**DATASET EXCERPTS:**
━━━

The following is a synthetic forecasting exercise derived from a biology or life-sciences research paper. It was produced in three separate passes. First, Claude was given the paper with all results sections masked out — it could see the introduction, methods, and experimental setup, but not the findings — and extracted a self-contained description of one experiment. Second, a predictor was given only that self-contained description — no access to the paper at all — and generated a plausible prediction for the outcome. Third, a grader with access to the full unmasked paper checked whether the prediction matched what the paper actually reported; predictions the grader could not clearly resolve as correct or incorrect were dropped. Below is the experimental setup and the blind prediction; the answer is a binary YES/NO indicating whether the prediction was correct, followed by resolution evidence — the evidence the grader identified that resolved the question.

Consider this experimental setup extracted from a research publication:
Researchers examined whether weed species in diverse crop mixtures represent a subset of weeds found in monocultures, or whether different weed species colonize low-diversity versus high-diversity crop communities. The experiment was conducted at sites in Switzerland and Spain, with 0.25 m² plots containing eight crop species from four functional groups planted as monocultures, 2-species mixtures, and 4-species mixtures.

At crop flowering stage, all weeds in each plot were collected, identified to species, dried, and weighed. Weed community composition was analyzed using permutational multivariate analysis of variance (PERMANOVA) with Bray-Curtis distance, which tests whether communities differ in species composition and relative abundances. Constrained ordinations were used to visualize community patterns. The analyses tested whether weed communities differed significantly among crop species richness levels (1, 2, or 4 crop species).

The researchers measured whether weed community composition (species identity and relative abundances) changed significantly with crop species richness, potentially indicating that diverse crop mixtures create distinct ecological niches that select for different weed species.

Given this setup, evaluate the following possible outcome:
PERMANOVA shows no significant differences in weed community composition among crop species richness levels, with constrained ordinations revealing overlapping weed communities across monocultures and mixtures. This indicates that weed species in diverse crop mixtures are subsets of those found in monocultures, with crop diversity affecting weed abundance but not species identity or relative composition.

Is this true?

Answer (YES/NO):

━━━

The listing is to be given again exactly, line for line.

The following is a synthetic forecasting exercise derived from a biology or life-sciences research paper. It was produced in three separate passes. First, Claude was given the paper with all results sections masked out — it could see the introduction, methods, and experimental setup, but not the findings — and extracted a self-contained description of one experiment. Second, a predictor was given only that self-contained description — no access to the paper at all — and generated a plausible prediction for the outcome. Third, a grader with access to the full unmasked paper checked whether the prediction matched what the paper actually reported; predictions the grader could not clearly resolve as correct or incorrect were dropped. Below is the experimental setup and the blind prediction; the answer is a binary YES/NO indicating whether the prediction was correct, followed by resolution evidence — the evidence the grader identified that resolved the question.

Consider this experimental setup extracted from a research publication:
Researchers examined whether weed species in diverse crop mixtures represent a subset of weeds found in monocultures, or whether different weed species colonize low-diversity versus high-diversity crop communities. The experiment was conducted at sites in Switzerland and Spain, with 0.25 m² plots containing eight crop species from four functional groups planted as monocultures, 2-species mixtures, and 4-species mixtures.

At crop flowering stage, all weeds in each plot were collected, identified to species, dried, and weighed. Weed community composition was analyzed using permutational multivariate analysis of variance (PERMANOVA) with Bray-Curtis distance, which tests whether communities differ in species composition and relative abundances. Constrained ordinations were used to visualize community patterns. The analyses tested whether weed communities differed significantly among crop species richness levels (1, 2, or 4 crop species).

The researchers measured whether weed community composition (species identity and relative abundances) changed significantly with crop species richness, potentially indicating that diverse crop mixtures create distinct ecological niches that select for different weed species.

Given this setup, evaluate the following possible outcome:
PERMANOVA shows no significant differences in weed community composition among crop species richness levels, with constrained ordinations revealing overlapping weed communities across monocultures and mixtures. This indicates that weed species in diverse crop mixtures are subsets of those found in monocultures, with crop diversity affecting weed abundance but not species identity or relative composition.

Is this true?

Answer (YES/NO):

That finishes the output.